Einst war der Kiosk ein Treffpunkt der Malocher, heute ist er ein Kleinod der Kultur. Was einige Kreative in Hamburg-Harburg schufen, kann ein Beispiel sein für so viele Kulturprojekt in Deutschland. Stefans neue Geschichte vom Meer.
Im Harburger Hafen steht ein kleiner Kiosk, den ich liebe. Nicht nur, weil zwei Ankerherzen den Schriftzug schmücken. „Trinkhalle“ steht in großen Buchstaben drüber, „seit 1876“.
Als der Kiosk Blohmstraße vor einigen Jahren abgerissen werden sollte, rettete ihn die Initiative Harburger Kulturschaffender. Der ehemalige Treff der Hafenarbeiter ist heute ein „Kulturkiosk“. Noch bis Ende April stellt die Künstlerin Tan Bartnitzki darin aus. Ihr Konzept „Unser Späti“ ist den Zeiten eines fiesen Virus angepasst: Sie spielt mit Licht und Sound und einer Ausstellung auf den Außenwänden.
Kiosk der Kultur
Ich möchte meine Kolumne in dieser Woche Petra Kohlase-Müller und ihren Mitstreiterinnen und Mitstreitern in Harburg widmen. Sie haben mit ihrem Engagement einen solchen Ort bewahrt. Was geht verloren, wenn ein Viertel seine Wurzeln verliert? Viel zu oft werden Millionen Euro in neue Gebäude investiert, statt alte Schätze für die nächsten Generationen zu konservieren. Glas und Stahl ersetzen aber niemals Geist und Charakter.
Der Kiosk Blohmstraße wurde in einer Zeit eröffnet, als Harburg noch ein wichtiger Hafen der Provinz Preußen war. Leitungswasser war zu jener Zeit ungenießbar, und Arbeitgeber zahlten einen Teil des Lohnes in Form von Alkohol aus. Was zu berauschten Pausen führte, aber zu gefährlich wurde, als die Arbeiter große Maschinen bedienen mussten.
Trinkbude der Malocher
So entstanden Trinkbuden, in denen man alkoholfreie Getränke an die Belegschaft ausschenkte. Häufig wurden sie von Herstellern des Mineralwassers betrieben, aber es blieb natürlich nicht nur beim Wasser. Im Ruhrgebiet gehören sie nicht nur ins Stadtbild, sondern auch zur eigenen Identität.
Der Standort für die Harburger Trinkhalle war schlau gewählt, direkt vor der Brücke über den Lotsekanal. Viele Hafenarbeiter kamen auf ihrem Weg daran vorbei. Ist es auch der älteste Kiosk in Hamburg? Vielleicht. Es gibt eine Karte von 1893, in der ein kleines Gebäude eingezeichnet ist. Außerdem existiert eine uralte Fotografie. Sie zeigt eine Dame in weißer Schürze vor dem Gebäude. Das gerahmte Bild reichte der Inhaber stets an seinen Nachfolger weiter. Noch heute schmückt es den Kiosk.
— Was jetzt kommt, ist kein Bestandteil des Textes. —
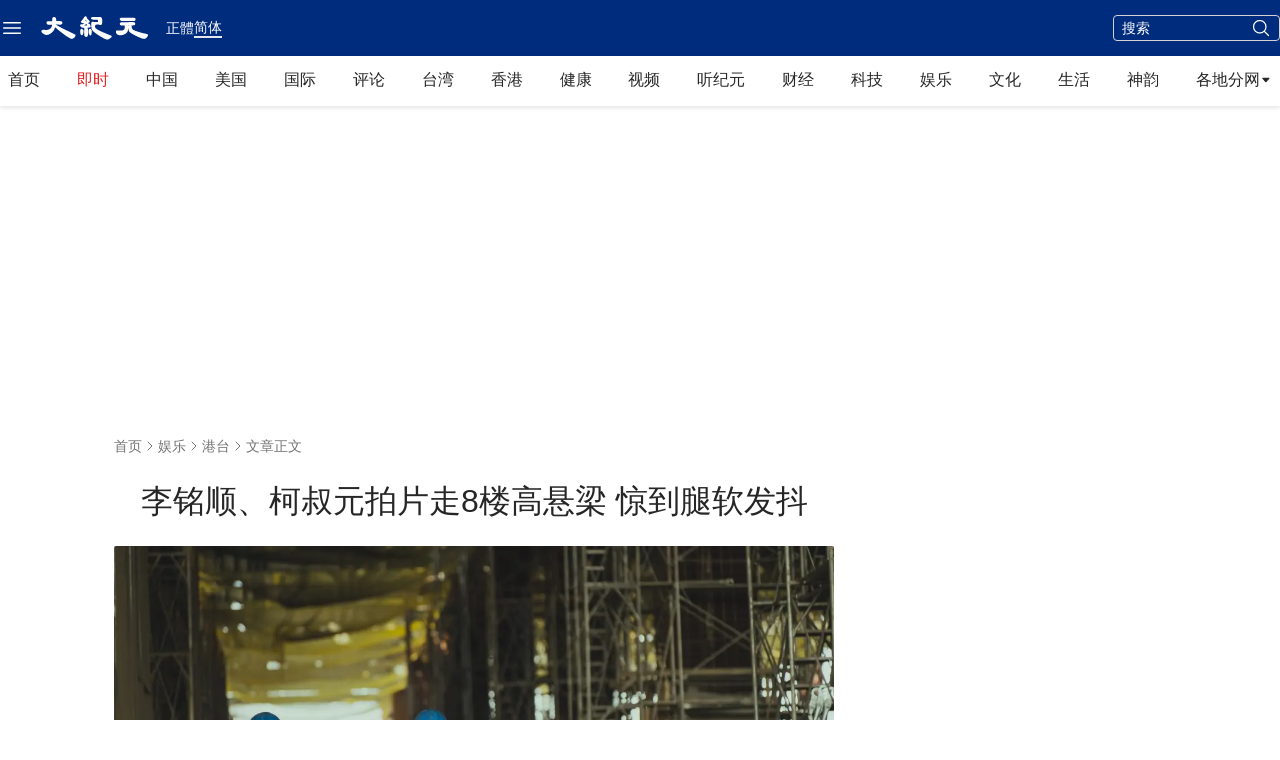

--- FILE ---
content_type: text/html; charset=utf-8
request_url: https://www.google.com/recaptcha/api2/aframe
body_size: 260
content:
<!DOCTYPE HTML><html><head><meta http-equiv="content-type" content="text/html; charset=UTF-8"></head><body><script nonce="N4B-B7rlcVj7SjKTzMKrEw">/** Anti-fraud and anti-abuse applications only. See google.com/recaptcha */ try{var clients={'sodar':'https://pagead2.googlesyndication.com/pagead/sodar?'};window.addEventListener("message",function(a){try{if(a.source===window.parent){var b=JSON.parse(a.data);var c=clients[b['id']];if(c){var d=document.createElement('img');d.src=c+b['params']+'&rc='+(localStorage.getItem("rc::a")?sessionStorage.getItem("rc::b"):"");window.document.body.appendChild(d);sessionStorage.setItem("rc::e",parseInt(sessionStorage.getItem("rc::e")||0)+1);localStorage.setItem("rc::h",'1768901694236');}}}catch(b){}});window.parent.postMessage("_grecaptcha_ready", "*");}catch(b){}</script></body></html>

--- FILE ---
content_type: text/plain
request_url: https://rtb.openx.net/openrtbb/prebidjs
body_size: -225
content:
{"id":"a405b11d-7d93-4f0a-92df-1d5b44e0bb85","nbr":0}

--- FILE ---
content_type: application/javascript; charset=utf-8
request_url: https://fundingchoicesmessages.google.com/f/AGSKWxXp5U3n0ogLyEtsmUIx0xdGZd9cwg0VpwyUHGftuBHtPLopiDB6TGcrkmU1Www4NSlWf8mLaDxAOfRCu6mpN_nD2ZshNISg_wbGddsMdAVerCUziTjZA3gRE_VL2T5ShV6sou61srsQT-ryb_W3YVxhzfKHK2ripT_vfrJB6WInnFJOVA1OuMHF-wKP/_/banner468./adbotleft./dmcads_-adspace./adsensegb.
body_size: -1291
content:
window['436fa2b5-5dbb-404c-8ab9-81d1d6803276'] = true;

--- FILE ---
content_type: text/plain
request_url: https://rtb.openx.net/openrtbb/prebidjs
body_size: -84
content:
{"id":"c5479e00-920f-475d-98b3-4a376428d9ab","nbr":0}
Wiederaufbau mit Kutterteilen
Im Krieg wurde das Kleinod Trinkhalle beschädigt. Der Legende nach sollen beim Wiederaufbau Teile aus der Brücke eines Kutters eingesetzt worden sein. Fakt ist, dass der Kiosk seit den 1950er Jahren den Harburger Hafen mit allem versorgte, was ein Arbeiter in einer Pause brauchte: Kaffee, Bier, Pferdewurst, die Hamburger Morgenpost, vielleicht eine „bunte Tüte“ Süßes. Und am Tresen etwas Unbezahlbares: den neuesten Klönschnack.
Ein Ort, der schon immer so viele Geschichten erzählt hat – und der heute noch lebt. Dank engagierter Menschen, die mit ihrer Kreativität Alltagskultur pflegen. Danke.